Leading analyst Jamie Rollo at Morgan Stanley said that Whitbread has been a good owner of Costa, but there is room for improvement in its international strategy, with China unlikely to move the profit dial.

He said: “Since its acquisition in 1995, the number of Costa shops has grown from 41 to over 2,000, Costa has become the UK market leader, expanded into 26 other countries overseas, and now makes around £90m EBIT. It has a strategy to nearly double its store size and system sales over 2011-16, something we think will also double profits too. Costa has benefitted from Whitbread’s systems and processes, the pool of management that a FTSE-100 company attracts, and purchasing economies. Its capital investment has not been constrained, and its continuity of ownership has allowed it to take steady market share in the UK and make investments in some potentially risky emerging markets.

“Costa’s international expansion has been fairly slow, and Costa does not make money in its overseas equity businesses. Outside the UK it only has equity stores in China and Poland. Poland was an acquisition that has been a mixed success, and the outlets are branded Coffee Heaven by Costa.”

Rollo said that China was unlikely to move the profit dial.

He said: “The revenue per store is lower than the UK, the target EBIT per store is even lower at £28k vs £83k (mainly as the JV partners take half), and it is only targeting 500 stores by 2016. Even assuming 50 stores in each of the 20 tier I and II cities it is targeting generate the target profit, that is up to £30m outlet profit, less £10m of central costs, which is £20m.

“We think it will take perhaps 10 years to get to 1,000 outlets, suggesting a five year profit target of perhaps £10m is reasonable. First of all, Whitbread has to prove it can actually generate a profit in China though. This gives an EBIT range of £10-20m, around 10% of Costa profits in 5-10 years’ time. On a post-tax multiple of 20, China could be worth 100-200p per share. Costa is in 25 other markets, but all via franchise, which are a small revenue share, and these stores only make £6-7m EBIT.”

Rollo said that he believed Costa may also need to step up investment in developed markets.
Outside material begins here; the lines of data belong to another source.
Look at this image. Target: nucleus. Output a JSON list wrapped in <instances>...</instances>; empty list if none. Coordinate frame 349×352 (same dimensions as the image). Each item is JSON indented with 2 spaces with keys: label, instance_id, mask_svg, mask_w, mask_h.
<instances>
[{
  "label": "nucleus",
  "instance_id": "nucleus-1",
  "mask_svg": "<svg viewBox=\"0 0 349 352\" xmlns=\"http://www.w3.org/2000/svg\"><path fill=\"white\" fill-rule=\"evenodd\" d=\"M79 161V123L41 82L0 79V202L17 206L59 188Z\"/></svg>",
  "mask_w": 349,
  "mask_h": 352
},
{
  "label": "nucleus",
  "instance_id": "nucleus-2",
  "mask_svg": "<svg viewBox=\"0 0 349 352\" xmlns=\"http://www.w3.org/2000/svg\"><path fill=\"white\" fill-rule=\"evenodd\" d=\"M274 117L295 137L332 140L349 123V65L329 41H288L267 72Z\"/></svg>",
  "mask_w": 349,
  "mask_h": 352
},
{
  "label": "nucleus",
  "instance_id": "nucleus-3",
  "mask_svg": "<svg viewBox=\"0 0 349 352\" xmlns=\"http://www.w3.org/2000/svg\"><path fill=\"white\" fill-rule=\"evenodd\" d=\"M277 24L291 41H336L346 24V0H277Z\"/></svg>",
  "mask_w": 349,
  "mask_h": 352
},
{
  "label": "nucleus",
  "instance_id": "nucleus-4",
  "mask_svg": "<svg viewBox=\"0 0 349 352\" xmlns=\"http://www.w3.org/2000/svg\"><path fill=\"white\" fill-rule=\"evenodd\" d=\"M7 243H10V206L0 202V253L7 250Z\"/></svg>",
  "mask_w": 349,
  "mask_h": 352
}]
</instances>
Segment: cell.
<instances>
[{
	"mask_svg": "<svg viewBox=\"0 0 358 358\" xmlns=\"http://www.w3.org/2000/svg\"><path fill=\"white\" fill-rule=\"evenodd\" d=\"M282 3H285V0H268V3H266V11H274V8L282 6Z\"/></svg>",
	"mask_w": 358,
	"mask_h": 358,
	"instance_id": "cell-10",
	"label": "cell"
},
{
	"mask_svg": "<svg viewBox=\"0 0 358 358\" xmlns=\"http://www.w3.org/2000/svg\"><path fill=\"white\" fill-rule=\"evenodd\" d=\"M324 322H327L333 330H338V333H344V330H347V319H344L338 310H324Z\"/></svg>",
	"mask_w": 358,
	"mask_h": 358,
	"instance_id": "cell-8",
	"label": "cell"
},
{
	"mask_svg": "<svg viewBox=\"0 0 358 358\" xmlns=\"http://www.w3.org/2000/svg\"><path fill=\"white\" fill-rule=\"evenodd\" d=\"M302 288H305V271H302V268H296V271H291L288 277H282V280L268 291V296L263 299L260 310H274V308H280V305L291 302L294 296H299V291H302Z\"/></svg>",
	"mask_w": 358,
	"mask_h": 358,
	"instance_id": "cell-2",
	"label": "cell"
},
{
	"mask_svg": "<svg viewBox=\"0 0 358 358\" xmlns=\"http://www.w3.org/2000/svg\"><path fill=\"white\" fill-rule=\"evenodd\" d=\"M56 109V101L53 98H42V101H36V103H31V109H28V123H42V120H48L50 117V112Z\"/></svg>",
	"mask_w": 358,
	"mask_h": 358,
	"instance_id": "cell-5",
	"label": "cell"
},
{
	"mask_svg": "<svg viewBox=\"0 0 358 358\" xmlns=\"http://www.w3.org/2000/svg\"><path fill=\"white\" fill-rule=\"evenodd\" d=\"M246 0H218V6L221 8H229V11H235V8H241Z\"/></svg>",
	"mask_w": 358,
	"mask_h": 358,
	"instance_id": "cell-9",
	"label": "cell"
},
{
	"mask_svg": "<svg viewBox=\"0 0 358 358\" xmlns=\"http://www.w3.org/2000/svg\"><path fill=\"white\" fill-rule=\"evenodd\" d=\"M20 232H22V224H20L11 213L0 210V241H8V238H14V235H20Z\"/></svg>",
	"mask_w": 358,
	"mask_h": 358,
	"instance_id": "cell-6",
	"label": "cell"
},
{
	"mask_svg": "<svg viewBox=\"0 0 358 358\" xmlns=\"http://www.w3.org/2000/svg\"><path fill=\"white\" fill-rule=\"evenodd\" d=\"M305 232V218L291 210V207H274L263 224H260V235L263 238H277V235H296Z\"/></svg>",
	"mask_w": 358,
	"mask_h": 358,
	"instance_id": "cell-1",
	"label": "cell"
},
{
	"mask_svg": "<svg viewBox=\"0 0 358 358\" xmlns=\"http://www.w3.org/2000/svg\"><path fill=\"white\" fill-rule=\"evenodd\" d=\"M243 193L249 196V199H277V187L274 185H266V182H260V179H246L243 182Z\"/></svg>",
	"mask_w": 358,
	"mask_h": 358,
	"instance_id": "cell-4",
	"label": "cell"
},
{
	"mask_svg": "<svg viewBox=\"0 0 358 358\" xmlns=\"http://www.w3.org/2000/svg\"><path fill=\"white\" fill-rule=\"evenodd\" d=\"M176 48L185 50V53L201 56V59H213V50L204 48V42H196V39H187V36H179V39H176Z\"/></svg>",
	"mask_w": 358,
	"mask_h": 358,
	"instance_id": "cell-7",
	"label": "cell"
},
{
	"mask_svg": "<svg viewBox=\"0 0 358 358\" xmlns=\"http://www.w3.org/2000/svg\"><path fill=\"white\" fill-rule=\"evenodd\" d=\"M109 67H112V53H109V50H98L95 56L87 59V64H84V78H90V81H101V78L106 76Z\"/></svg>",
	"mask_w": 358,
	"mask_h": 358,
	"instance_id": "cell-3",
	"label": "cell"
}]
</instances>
He said: Costa may soon run out of growth in the UK. The company has mainly focused overseas on more emerging markets such as China, Russia, and India, and admits the expansion here has been slow, spend per head is low, and its choice of franchising or JV partner shares the profits with local players.

“We think one possible way to balance the heavy reliance on UK equity stores is to expand in other developed markets via equity. This may well entail higher investment (both capital on shop fittings and revenue spend on head office costs), and potentially some start-up losses.

“However, while higher risk, there could be a bigger profit pool in say France and Germany than in China. After all, Costa is already generating c. £80m EBIT in its UK equity stores, around 10 times what it might make in China in 3-5 years. Costa is currently trialing a store in Paris.”

Starbucks plans to invest $1.2bn capex this year, which compares to Costa’s $80m.

The analyst said: “Starbucks is of course much larger (around 8x Costa’s outlet count), and is investing in other areas such as the supply chain. As a percentage of EBITDA, Starbucks’ capex was 40% in 2012, and Costa’s around 50%. However, Costa should arguably be investing more aggressively given its smaller scale, and we note it is in 26 countries compared with Starbucks’ 61 countries.

“Costa today reminds us a bit of Starbucks 10 years ago, when its success in the US was so tremendous it neglected its overseas expansion, and with hindsight grew too quickly in the US. Starbucks today trades on a premium multiple, but it troughed at just 10x P/E post the downturn.”